#### [Work item]
Scan the listing below for "vote", then report every line that has it.
---------- Records for this task ----------
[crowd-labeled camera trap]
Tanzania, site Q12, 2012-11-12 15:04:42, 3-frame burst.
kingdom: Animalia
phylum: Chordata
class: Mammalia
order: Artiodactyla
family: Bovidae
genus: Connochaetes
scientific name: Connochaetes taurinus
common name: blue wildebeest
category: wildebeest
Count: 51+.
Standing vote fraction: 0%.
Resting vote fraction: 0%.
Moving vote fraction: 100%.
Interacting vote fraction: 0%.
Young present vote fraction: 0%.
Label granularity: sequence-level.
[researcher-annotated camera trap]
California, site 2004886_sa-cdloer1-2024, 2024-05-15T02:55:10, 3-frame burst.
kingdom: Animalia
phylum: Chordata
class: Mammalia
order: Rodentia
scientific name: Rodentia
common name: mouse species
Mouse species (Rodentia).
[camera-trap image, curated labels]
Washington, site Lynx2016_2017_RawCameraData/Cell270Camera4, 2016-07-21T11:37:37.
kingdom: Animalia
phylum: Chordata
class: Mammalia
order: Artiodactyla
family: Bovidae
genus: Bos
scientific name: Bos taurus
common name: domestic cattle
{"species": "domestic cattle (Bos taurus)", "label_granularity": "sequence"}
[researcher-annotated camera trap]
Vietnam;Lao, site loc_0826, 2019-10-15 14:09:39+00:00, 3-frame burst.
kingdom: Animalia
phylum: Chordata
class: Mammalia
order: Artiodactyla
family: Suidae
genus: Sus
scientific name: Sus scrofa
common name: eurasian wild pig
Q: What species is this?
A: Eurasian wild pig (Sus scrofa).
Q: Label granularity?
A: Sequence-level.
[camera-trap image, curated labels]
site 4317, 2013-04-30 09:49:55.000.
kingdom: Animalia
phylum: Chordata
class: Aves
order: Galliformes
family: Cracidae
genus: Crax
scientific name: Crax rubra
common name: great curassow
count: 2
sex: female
----------
#### [Result below]
Standing vote fraction: 0%.
Resting vote fraction: 0%.
Moving vote fraction: 100%.
Interacting vote fraction: 0%.
Young present vote fraction: 0%.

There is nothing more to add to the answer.